By David Macgregor,
A Port Alfred pensioner who saved a wild fig tree from being bulldozed 35 years ago has changed his mind and now wants the municipality to chop it down – to try to and stop birds “pooping” on his house.
Although reluctant to see the tree gone, Bernard Davies admitted he was at his wits’ end after hundreds of birds descended on the wild fig this year and then pooped on his nearby roof – contaminating his drinking water.
His wife Marie, who has a “very sensitive throat”, said she had been forced to filter, bleach and boil rain water collected in huge tanks from the roof before they could even think about drinking it.
“I am just as fond of trees as anybody else,” Bernard explained. “It is beautiful…that is why I took a spade and moved it next door onto municipal land in the first place.”
Thirty-five years later, Davies now wants the Ndlambe Municipality to chop down the tree, at their expense.
In a letter to DA ward councillor Louise Swanepoel, the homeowner wrote that hundreds of birds “feasting on the wild fig berries and voiding of excrement (dung) onto my walls tank and roof” had become a living nightmare.

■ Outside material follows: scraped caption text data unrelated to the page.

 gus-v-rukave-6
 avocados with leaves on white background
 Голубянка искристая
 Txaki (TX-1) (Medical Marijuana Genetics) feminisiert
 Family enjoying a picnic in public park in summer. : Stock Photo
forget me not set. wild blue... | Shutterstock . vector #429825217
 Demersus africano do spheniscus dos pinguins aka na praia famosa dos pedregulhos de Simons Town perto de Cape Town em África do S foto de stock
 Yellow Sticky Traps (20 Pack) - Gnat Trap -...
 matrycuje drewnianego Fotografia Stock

After spending thousands on top quality paints and washing his walls at least “half a dozen” times, and still unable “to get rid of the marks”, Davies now wants the local authority to remove the tree.

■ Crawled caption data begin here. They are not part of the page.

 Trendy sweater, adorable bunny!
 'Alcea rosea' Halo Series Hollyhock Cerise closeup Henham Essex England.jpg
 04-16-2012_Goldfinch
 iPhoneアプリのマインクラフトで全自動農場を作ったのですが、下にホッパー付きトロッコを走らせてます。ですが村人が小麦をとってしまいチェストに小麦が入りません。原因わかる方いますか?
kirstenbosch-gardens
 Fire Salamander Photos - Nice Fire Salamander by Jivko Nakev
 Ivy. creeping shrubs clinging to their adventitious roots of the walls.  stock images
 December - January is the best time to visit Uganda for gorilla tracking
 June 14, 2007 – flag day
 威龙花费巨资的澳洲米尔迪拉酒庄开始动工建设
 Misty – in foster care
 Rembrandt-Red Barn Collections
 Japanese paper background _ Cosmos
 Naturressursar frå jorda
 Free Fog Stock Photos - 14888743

“Apart from the fact that the dung is very acid causing damage to the paint (it cost me over four thousand rand to paint house and roof 18 months ago) the excrement runs off the roof into my drinking water and may possibly cause stomach problems,” Bernard wrote.
Potential ailments included “typhoid or enteric fever, one does not know where birds drink water” the letter said.

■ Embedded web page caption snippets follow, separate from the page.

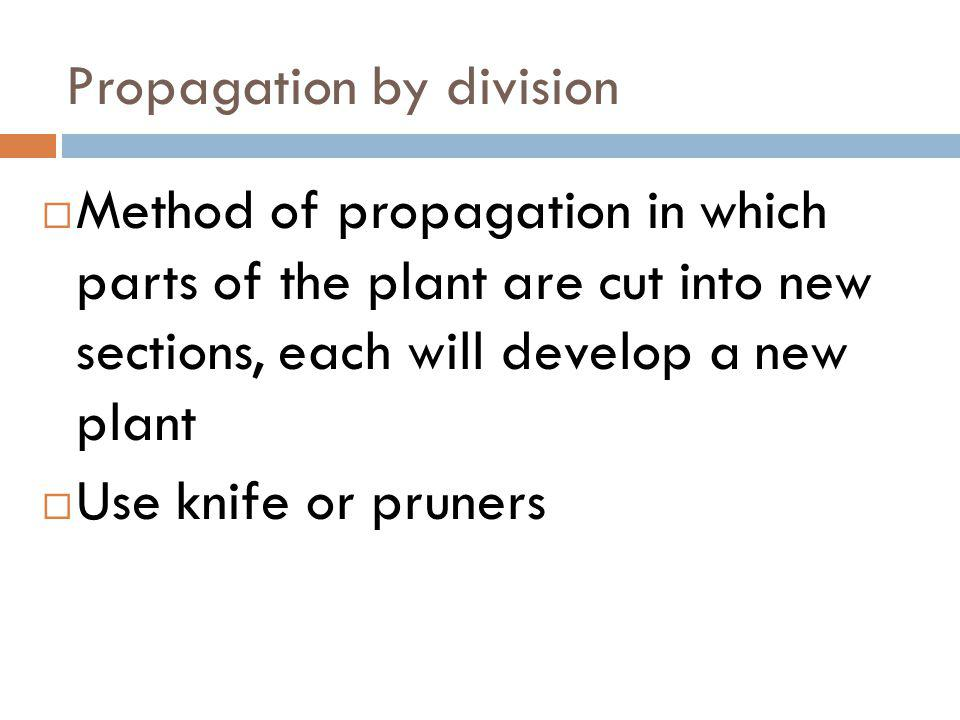 Propagation by division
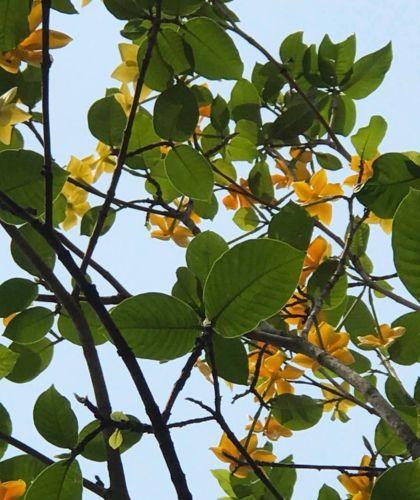 Gardenia sootepensis  semillas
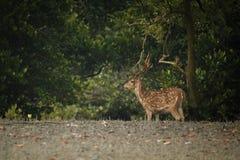 Schöne Achsenrotwild von der Sundarbans-Tigerreserve in Indien Lizenzfreie Stockfotografie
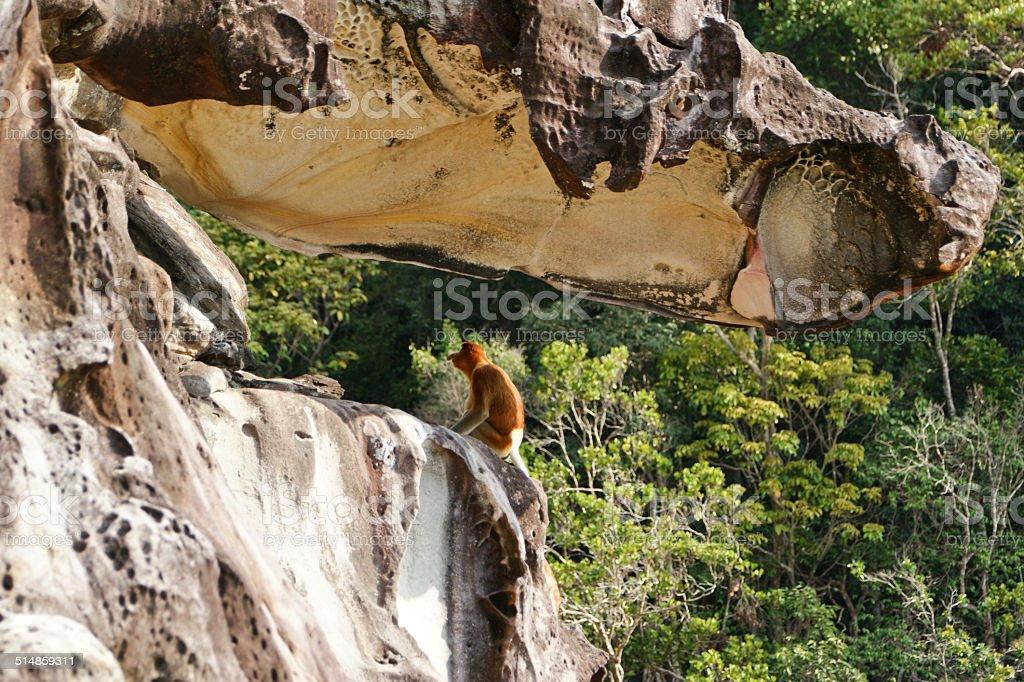 Proboscis Cliff stock photo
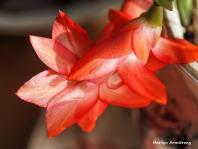 300-macro-christmas-cactus-2-01032019_012
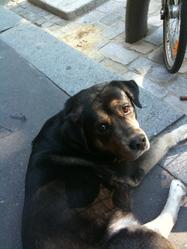 Cesar, chien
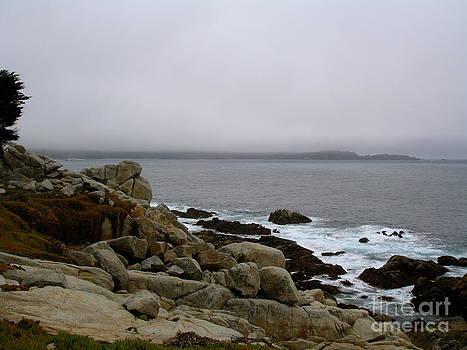 Danielle Groenen - Foggy California Coast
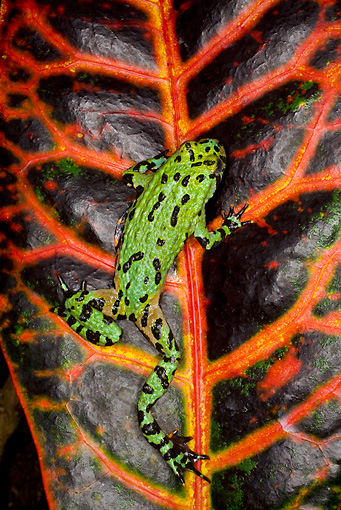 FRG 02 JZ0002 01 © Kimball Stock Fire-Bellied Toad Sitting On Black And Orange Leaf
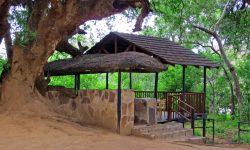 Molema Bush Camp 1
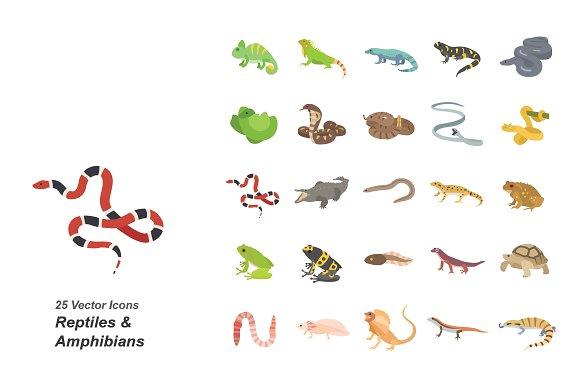 Reptiles Amphibians Color Icons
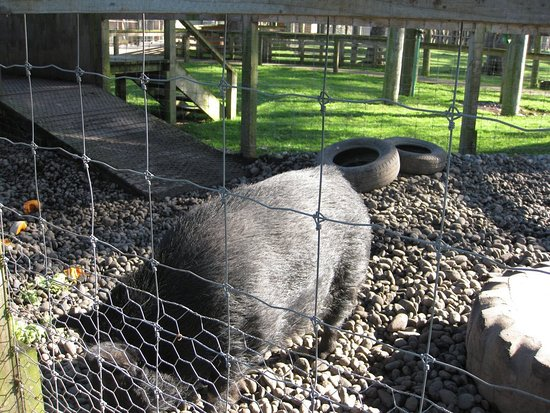 Invercargill, Neuseeland: friendly piggy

Admitting he never had problems before, Bernard said the sudden influx of “mainly (redwing) starlings in their hundreds,” trumpeter and common hornbills, mouse birds and “recently a flock of green pigeons” could be attributed to a prolonged and particularly severe drought in the area.
After almost a month of being bombarded by the mess, the birds had moved off – when all the fruit was gone.
“I am in the firing line here…it affects my neighbours little. There is bird poop all over,” he moaned – while pointing out marks on the walls.
To try and discourage the “1000 bloody redwing starlings” from sitting on a phone line near his roof, Davies admitted he had to resort to trying to scare them off using a catapult.
Swanepoel said she had no problem with the tree being removed – “as long as it costs the municipality nothing”.
“I have been there and seen the terrible mess on the walls. I sympathise with them.”
Swanepoel said the local authority, however, could not be expected to fork out an estimated R10000 to remove the tree.
Municipal spokesperson Cecil Mbolekwa yesterday said he knew nothing about the controversial tree.